• _Task statement_:
Can you copy out the data exactly? Leave the images out.

· · · · · · ·

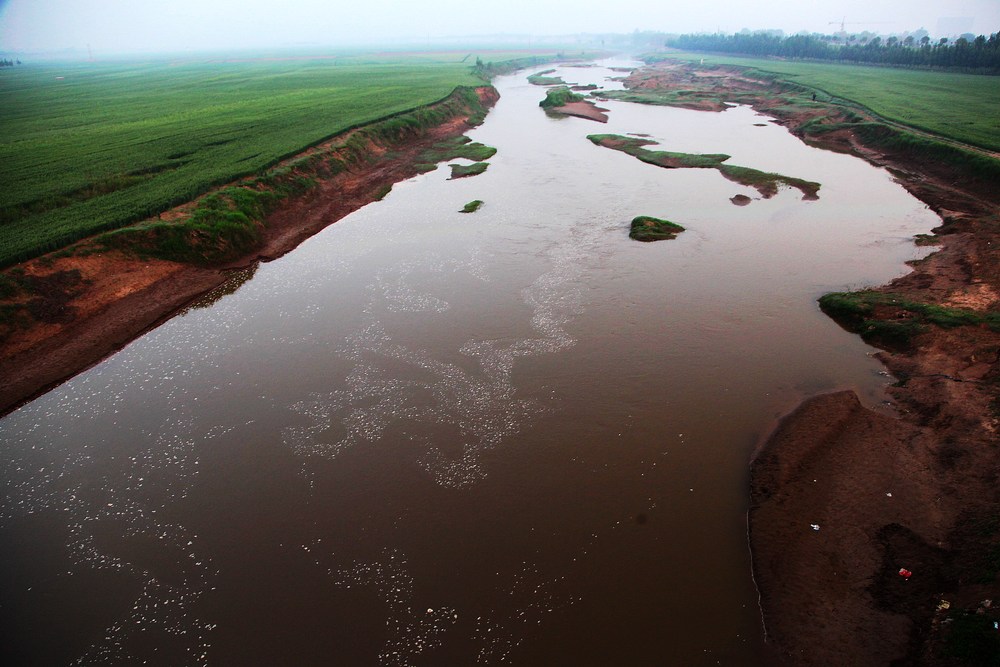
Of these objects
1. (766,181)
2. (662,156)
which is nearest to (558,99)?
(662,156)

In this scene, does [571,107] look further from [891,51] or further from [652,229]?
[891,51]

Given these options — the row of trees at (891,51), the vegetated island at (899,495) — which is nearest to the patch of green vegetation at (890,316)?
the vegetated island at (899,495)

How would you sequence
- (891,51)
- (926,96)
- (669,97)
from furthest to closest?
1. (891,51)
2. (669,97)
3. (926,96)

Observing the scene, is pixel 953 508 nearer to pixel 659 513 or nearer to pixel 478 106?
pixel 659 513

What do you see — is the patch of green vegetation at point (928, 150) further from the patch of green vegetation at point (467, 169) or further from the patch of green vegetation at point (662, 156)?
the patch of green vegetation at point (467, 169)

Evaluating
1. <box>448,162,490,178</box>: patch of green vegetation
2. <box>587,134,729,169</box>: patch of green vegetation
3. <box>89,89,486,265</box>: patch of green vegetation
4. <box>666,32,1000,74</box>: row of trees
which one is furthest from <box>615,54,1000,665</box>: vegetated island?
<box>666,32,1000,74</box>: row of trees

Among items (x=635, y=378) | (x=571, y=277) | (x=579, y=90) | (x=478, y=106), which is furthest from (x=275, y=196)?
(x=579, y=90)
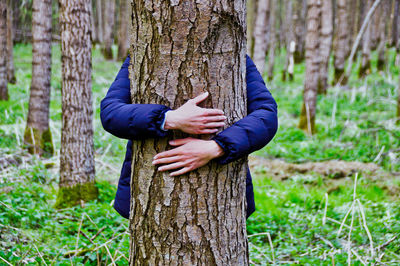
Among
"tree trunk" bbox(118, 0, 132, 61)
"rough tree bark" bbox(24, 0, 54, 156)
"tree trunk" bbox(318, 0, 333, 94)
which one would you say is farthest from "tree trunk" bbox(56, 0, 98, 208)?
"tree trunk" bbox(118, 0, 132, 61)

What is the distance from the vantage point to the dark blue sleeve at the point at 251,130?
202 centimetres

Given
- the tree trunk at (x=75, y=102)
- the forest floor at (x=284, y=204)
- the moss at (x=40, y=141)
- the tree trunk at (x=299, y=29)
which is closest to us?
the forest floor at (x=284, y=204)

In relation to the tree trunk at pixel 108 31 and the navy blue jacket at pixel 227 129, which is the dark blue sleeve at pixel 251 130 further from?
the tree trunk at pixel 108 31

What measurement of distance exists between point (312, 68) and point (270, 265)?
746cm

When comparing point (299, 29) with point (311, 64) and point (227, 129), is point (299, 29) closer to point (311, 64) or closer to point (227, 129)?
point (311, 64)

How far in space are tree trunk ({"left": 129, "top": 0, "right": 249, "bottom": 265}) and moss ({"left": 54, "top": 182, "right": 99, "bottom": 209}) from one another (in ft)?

· · · · · · ·

• _Full response_:
Of these objects
1. (766,181)
2. (662,156)
which is nearest to (558,99)?
(662,156)

In this scene, does [571,107] look further from [891,51] or further from [652,229]?
[891,51]

Given these options — the row of trees at (891,51), the vegetated island at (899,495) — which is nearest to the patch of green vegetation at (890,316)?
the vegetated island at (899,495)

How would you sequence
- (891,51)
- (926,96)
- (669,97)
from furthest to closest?
1. (891,51)
2. (669,97)
3. (926,96)

Observing the scene, is pixel 953 508 nearer to pixel 659 513 or nearer to pixel 478 106?
pixel 659 513

What do you see — is the patch of green vegetation at point (928, 150) further from the patch of green vegetation at point (467, 169) or further from the patch of green vegetation at point (662, 156)?
the patch of green vegetation at point (467, 169)

Evaluating
1. <box>448,162,490,178</box>: patch of green vegetation
2. <box>587,134,729,169</box>: patch of green vegetation
3. <box>89,89,486,265</box>: patch of green vegetation
4. <box>666,32,1000,74</box>: row of trees
which one is furthest from <box>615,54,1000,665</box>: vegetated island?
<box>666,32,1000,74</box>: row of trees

Among items (x=635, y=378) | (x=571, y=277) | (x=579, y=90) | (x=478, y=106), which is furthest from (x=275, y=196)?
(x=579, y=90)
Among
"tree trunk" bbox(118, 0, 132, 61)
"rough tree bark" bbox(24, 0, 54, 156)
"tree trunk" bbox(318, 0, 333, 94)
which one would you say is farthest from "tree trunk" bbox(56, 0, 98, 208)?
"tree trunk" bbox(118, 0, 132, 61)

What is the distance from the vantage point to the dark blue sleeve at the point at 251,130?
202 centimetres

Given
- the tree trunk at (x=75, y=102)
- the forest floor at (x=284, y=204)
- the moss at (x=40, y=141)
- the tree trunk at (x=299, y=29)
which is closest to us?
the forest floor at (x=284, y=204)

In relation to the tree trunk at pixel 108 31 and the navy blue jacket at pixel 227 129, which is the dark blue sleeve at pixel 251 130 further from?
the tree trunk at pixel 108 31

What measurement of distance exists between point (312, 68) and point (270, 265)?
746cm

When comparing point (299, 29) with point (311, 64) and point (227, 129), is point (299, 29) closer to point (311, 64) or closer to point (227, 129)?
point (311, 64)

How far in space are tree trunk ({"left": 129, "top": 0, "right": 249, "bottom": 265}) and moss ({"left": 54, "top": 182, "right": 99, "bottom": 209}) from one another (in ft)?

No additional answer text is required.